The Biden administration’s aggressive scrutiny of mergers may not be discouraging transactions—at least, not yet—but the policies are complicating the M&A process, an antitrust expert said Nov. 30 at Hart Energy’s DUG Appalachia conference in Pittsburgh.
As the oil and gas industry moves through a wave of consolidation, leadership at the Federal Trade Commission (FTC) and the Department of Justice Antitrust Division, which are tasked with enforcing antitrust laws, believe that the last 40 years of enforcement has been too lax, said Ian John, partner in antitrust and competition at the Kirkland & Ellis law firm.
“Essentially, we should be throwing out the last 40 years and going back to the 1960s for enforcement,” John said. The agencies are focusing on the competitive process, but so far have experienced limited success in testing their theories in court.
In July, FTC Chair Lina Khan said that, in the commission’s proposed merger guidelines, “we will consider not just competition between players offering similar services, but also competition from firms whose offerings could replace or disintermediate an existing platform.”
But while consolidation can lessen competition, it can also enhance efficiencies. In the case of the energy industry, that can aid in the quest for cleaner fuels.
Earlier in the day, Toby Rice, CEO of gas producer EQT Corp., said his company’s acquisition and absorption of Tug Hill and XcL Midstream brought more than just cost savings and increased inventory.
“We’re going to make the energy they produce cleaner by incorporating them into our ‘Net Zero by 2025 Scope 1 and 2 plans,” Rice told conference attendees.
Averse to remedies
The agencies, which put the $5.2 billion Tug Hill deal under the antitrust microscope before approving the acquisition in August, took a narrow approach departing from processes undertaken in previous administrations.
“The agencies, especially at the Department of Justice, have said they’re not in the merger clearance business, they’re not in the merger shaping business, they’re in the law enforcement business,” John said. “They have been less willing to engage in the types of discussions that lead to merger remedies.”
In the Tug Hill case, there was no allegation that the deal lessened competition. Instead, the FTC objected to Quantum Capital Group, which purchased shares of EQT, gaining the right to appoint members of EQT’s board of directors. The issue centered around Quantum’s ownership of other assets in the Appalachian Basin and being a provider of financing to other entities in the basin.
Quantum agreed to give up its right to appoint a seat on EQT’s board and sell down its ownership of EQT stock. Following that agreement, the deal was approved.

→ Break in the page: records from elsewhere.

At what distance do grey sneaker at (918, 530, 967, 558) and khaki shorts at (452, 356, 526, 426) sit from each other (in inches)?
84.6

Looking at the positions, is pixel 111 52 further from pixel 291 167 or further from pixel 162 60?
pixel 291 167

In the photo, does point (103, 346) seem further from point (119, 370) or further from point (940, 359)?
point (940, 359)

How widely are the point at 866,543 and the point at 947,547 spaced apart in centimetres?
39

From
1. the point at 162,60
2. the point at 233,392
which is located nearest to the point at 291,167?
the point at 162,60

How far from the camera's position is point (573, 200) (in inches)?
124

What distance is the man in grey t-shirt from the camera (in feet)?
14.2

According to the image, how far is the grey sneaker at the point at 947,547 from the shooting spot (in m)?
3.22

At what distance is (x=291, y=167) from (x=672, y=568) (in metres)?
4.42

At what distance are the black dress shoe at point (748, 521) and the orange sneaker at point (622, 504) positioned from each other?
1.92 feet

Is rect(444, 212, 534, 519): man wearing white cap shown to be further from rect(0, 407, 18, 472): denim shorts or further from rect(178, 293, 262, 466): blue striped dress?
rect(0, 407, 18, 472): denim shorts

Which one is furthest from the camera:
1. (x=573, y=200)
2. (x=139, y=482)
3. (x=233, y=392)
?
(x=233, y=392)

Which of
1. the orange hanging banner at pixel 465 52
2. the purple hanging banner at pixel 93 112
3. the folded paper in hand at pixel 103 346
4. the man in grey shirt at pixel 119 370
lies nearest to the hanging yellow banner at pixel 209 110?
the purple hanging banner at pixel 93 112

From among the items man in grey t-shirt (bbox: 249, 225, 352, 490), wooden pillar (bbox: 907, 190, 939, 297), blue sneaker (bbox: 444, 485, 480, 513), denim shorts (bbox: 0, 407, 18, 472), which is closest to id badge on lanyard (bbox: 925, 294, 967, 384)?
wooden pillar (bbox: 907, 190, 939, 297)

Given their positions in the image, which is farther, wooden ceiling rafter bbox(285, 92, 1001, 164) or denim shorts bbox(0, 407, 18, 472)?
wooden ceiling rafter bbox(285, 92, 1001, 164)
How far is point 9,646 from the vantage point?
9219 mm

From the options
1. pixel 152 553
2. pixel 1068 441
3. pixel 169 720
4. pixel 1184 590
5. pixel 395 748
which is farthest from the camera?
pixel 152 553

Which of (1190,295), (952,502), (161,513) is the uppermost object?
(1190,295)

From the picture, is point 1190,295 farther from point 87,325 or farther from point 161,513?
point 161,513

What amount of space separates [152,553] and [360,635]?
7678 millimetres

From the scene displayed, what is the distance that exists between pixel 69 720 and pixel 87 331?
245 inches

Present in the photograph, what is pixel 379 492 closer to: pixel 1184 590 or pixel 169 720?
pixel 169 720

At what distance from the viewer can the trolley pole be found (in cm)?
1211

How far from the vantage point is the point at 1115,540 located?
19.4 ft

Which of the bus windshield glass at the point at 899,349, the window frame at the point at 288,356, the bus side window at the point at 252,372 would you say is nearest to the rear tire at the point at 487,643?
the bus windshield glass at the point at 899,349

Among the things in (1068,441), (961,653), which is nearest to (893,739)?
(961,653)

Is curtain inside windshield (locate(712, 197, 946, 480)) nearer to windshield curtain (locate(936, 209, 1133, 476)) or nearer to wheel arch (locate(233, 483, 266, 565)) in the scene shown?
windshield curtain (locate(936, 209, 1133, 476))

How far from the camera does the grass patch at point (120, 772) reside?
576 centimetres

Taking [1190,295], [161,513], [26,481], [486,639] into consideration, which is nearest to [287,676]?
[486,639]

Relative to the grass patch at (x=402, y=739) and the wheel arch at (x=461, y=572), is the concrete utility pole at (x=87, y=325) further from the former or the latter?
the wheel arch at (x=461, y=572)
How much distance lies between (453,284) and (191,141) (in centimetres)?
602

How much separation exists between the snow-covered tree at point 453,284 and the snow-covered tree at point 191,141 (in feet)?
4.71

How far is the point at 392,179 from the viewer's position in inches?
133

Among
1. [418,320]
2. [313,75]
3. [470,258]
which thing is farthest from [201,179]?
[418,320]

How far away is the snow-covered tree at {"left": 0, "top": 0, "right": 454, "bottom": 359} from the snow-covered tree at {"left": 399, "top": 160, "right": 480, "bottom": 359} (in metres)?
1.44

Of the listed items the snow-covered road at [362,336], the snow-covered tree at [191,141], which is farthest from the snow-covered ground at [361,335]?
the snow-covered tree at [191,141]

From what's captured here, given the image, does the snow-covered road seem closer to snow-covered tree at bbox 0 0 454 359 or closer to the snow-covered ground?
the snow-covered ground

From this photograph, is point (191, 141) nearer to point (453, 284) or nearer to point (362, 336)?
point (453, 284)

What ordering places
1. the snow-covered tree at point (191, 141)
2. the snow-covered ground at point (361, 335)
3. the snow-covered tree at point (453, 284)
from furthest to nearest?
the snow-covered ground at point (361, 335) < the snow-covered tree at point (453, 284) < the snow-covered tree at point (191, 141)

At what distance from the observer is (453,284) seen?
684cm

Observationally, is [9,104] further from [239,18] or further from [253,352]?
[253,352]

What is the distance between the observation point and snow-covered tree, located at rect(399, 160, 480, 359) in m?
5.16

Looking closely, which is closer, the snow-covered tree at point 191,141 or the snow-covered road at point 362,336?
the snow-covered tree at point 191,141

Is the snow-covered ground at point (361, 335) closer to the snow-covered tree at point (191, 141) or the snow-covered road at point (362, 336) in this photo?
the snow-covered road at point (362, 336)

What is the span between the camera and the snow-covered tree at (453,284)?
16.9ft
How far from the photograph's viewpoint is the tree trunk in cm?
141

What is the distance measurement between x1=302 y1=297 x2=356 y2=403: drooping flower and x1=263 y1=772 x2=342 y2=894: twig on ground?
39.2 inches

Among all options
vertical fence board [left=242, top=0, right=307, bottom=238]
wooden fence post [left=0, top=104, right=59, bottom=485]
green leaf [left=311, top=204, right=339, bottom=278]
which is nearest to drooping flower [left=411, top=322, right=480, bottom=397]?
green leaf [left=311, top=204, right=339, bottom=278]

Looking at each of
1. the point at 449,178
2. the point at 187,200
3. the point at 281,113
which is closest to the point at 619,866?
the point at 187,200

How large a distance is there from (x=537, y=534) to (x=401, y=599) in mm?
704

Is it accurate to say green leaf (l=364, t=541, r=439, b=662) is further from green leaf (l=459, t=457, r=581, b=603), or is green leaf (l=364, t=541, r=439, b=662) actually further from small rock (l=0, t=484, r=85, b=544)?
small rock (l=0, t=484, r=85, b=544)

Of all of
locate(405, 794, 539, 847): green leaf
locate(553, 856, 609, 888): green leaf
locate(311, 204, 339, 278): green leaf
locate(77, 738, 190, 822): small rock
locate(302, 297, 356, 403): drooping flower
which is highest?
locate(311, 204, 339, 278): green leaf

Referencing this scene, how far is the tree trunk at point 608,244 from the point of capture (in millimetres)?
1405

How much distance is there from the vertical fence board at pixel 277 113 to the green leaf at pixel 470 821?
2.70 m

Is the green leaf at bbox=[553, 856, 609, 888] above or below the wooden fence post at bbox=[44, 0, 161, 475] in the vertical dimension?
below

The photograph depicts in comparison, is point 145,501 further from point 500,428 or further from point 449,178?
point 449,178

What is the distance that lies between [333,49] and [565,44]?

But the feds have not always pursued remedies, and that approach has not always gone over well with federal judges. In one case, John said, a judge admonished Justice Department lawyers for filing a complaint and trying to scuttle a merger in court without making any attempt to reach a settlement. The lawyers went back to the table and were able to settle the case without litigation, allowing the deal to go through.
Pressure on private equity
John also took issue with the agencies’ approach to private equity.
“Both agencies have given a couple of speeches where they have painted private equity as a business model of: acquire, strip down the acquired assets and then resell,” he said. “I do a lot of work with private equity clients. That’s not the experience that I’ve had. As a matter of fact, I think it’s almost the opposite—acquire, grow and then sell.”
The FTC’s biggest private equity target has been U.S. Anesthesia Partners and the private equity firm Welsh, Carson, Anderson & Stowe. In a September lawsuit filed in Houston, Texas, the government said the private equity firm was rolling up all of the major anesthesiology practices in Texas.
“This is a pretty common roll-up strategy, and some of the big private equity companies must be wondering if more FTC complaints are coming,” Loren Adler, associate director of the Brookings Schaeffer Initiative on Health Policy, told Fortune. “If the FTC is successful in court, it will have a chilling effect.”
While the targeted private equity firm operates in health care, energy attorneys like John are keeping an eye on the proceedings.
“They claim that the pattern of acquisitions was itself illegal,” he said of the Welsh, Carson suit. “It’s the first and only time that a claim has been brought on that theory. We’ll watch and see what happens.”
John does not expect the FTC’s new merger guidelines to take effect before fourth quarter 2024, and not without changes to the current text. He does, however, expect challenges when it does go into effect.
“The new rule will certainly be more challenging to prepare filings than it has been in the past,” he said. “Particularly for smaller transactions … those kinds of burdens might be a little much for particularly smaller players, and that might chill some deal activity just because of the process alone.”